Bamboo Weekly #168: US gas prices (solution)

The war between the US (and Israel) and Iran has figured prominently in the news over the last two months. One of the reasons, of course, is the blockade of the Strait of Hormuz, through which huge supplies of oil, fertilizer, and helium are exported to the rest of the world. This has led to a rise in many prices, including those of oil — which translates into higher gasoline prices around the world.

Now, the US typically has lower gas prices than most developed countries. But they have jumped by quite a bit over the last two months, and people are taking notice.

How much have they risen? And has that rise been spread evenly across the country?

This week, we looked at data from AAA (the American Automobile Association), known for its towing services and (in the pre-GPS era) for its maps. We'll see how much prices have changed, what types of fuel has changed the most, and where the biggest changes have taken place.

Paid subscribers, both to Bamboo Weekly and to my LernerPython+data membership program (https://LernerPython.com) get all of the questions and answers, as well as downloadable data files, downloadable versions of my notebooks, one-click access to my notebooks, and invitations to monthly office hours.

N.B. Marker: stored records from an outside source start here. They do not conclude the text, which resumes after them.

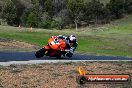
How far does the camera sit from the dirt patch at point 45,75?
1402cm

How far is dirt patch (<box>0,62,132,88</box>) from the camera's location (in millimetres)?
14016

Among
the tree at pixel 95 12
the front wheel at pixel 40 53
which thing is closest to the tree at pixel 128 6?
the tree at pixel 95 12

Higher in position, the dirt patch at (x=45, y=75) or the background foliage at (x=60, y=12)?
the dirt patch at (x=45, y=75)

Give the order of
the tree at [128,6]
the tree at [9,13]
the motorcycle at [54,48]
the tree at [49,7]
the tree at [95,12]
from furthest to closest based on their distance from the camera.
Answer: the tree at [128,6] < the tree at [49,7] < the tree at [95,12] < the tree at [9,13] < the motorcycle at [54,48]

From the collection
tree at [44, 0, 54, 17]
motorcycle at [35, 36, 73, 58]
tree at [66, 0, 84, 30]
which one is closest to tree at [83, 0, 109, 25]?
tree at [66, 0, 84, 30]

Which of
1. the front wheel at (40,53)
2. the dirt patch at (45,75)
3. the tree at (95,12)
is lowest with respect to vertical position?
the tree at (95,12)

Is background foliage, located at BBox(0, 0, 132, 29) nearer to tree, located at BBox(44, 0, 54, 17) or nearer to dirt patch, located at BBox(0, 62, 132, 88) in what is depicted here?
tree, located at BBox(44, 0, 54, 17)

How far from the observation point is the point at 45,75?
15.8 meters

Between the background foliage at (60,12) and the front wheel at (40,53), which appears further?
the background foliage at (60,12)

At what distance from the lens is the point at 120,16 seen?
124 meters

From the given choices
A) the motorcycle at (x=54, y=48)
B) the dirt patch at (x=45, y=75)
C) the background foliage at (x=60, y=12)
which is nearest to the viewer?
the dirt patch at (x=45, y=75)

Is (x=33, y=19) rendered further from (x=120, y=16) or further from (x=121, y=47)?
(x=121, y=47)

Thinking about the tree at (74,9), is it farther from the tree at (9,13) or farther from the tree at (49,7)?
the tree at (9,13)

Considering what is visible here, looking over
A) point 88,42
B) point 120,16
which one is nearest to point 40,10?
point 120,16
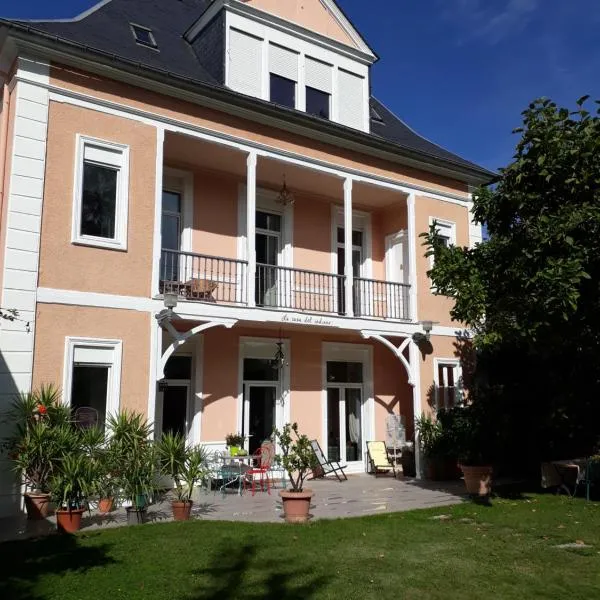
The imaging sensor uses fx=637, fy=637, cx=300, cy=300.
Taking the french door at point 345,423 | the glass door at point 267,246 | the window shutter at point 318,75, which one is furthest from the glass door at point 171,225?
the french door at point 345,423

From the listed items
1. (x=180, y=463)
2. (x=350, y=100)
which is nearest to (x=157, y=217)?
(x=180, y=463)

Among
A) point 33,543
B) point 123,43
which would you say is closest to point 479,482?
point 33,543

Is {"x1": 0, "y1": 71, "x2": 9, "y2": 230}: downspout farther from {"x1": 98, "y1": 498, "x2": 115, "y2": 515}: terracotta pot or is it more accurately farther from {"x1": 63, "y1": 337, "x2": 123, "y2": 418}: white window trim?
{"x1": 98, "y1": 498, "x2": 115, "y2": 515}: terracotta pot

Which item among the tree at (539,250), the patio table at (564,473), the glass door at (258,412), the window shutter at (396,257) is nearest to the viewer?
the tree at (539,250)

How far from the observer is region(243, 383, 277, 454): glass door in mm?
12844

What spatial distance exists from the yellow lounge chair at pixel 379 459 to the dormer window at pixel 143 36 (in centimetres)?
931

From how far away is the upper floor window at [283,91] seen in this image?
513 inches

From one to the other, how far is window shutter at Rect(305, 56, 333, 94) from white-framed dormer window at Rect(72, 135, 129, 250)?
4876mm

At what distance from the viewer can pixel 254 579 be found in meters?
5.85

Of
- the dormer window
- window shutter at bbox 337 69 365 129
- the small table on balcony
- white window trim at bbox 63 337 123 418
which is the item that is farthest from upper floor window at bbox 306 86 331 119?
white window trim at bbox 63 337 123 418

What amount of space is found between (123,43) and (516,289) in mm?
7943

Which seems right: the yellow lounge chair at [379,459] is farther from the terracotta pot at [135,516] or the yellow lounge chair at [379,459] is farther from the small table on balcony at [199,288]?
the terracotta pot at [135,516]

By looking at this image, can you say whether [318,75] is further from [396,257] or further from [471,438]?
[471,438]

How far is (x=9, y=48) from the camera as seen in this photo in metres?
9.73
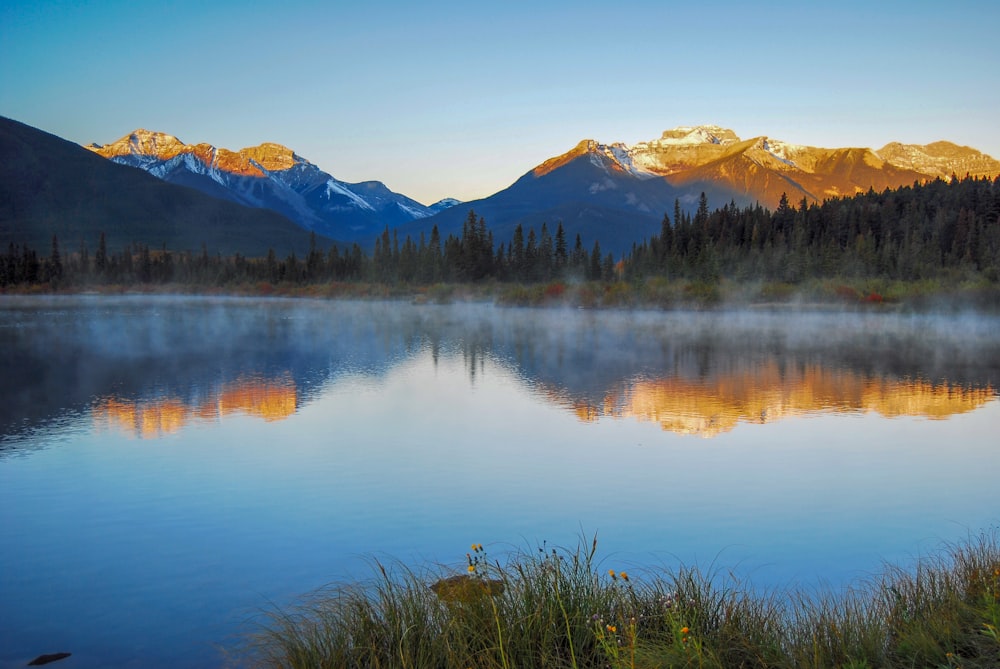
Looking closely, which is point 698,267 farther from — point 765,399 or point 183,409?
point 183,409

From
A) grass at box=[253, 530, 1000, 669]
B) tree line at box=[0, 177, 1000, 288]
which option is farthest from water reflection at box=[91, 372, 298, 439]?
tree line at box=[0, 177, 1000, 288]

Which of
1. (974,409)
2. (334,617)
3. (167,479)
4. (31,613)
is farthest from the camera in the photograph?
(974,409)

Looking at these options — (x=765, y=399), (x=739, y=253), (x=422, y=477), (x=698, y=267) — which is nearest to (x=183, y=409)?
(x=422, y=477)

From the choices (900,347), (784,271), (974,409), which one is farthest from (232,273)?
(974,409)

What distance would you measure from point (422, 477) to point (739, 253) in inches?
3858

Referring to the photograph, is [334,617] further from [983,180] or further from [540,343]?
[983,180]

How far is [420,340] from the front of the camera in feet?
140

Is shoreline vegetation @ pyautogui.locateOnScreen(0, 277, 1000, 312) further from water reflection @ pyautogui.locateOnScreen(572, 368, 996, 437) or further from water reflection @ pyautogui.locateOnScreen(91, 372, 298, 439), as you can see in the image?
water reflection @ pyautogui.locateOnScreen(91, 372, 298, 439)

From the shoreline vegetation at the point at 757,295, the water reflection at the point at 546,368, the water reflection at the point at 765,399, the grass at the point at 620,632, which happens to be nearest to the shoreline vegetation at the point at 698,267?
the shoreline vegetation at the point at 757,295

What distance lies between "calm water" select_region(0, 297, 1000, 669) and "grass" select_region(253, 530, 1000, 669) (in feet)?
5.44

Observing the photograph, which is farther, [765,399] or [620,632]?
[765,399]

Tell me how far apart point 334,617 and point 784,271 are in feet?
320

Learning goals for this week include web scraping, combining data, cleaning data, multi-indexes, grouping, window functions, and plotting with Plotly.

Data and five questions

This week's data comes from AAA's "gas prices" web site, at https://gasprices.aaa.com/ . Specifically, we'll be looking at data from each of the 50 states, at URLs of the form https://gasprices.aaa.com/?state=XX, where XX is a two-letter state abbreviation.

To add to the challenge, you cannot download the data directly from the site. Nor can you use the read_html method directly on the site's URL's you will get a 403 ("forbidden") error message. Nor, it seems, can you even use the requests library to retrieve the data.

Instead, you'll have to use the curl_cffi package from PyPI, which has enough smarts to get around the bot-blocking software that AAA and others use. (Please download the data as few times as possible, to avoid angering them or abusing their site.) You'll then combine the 50 states' data into a single data frame, and start to perform calculations on it.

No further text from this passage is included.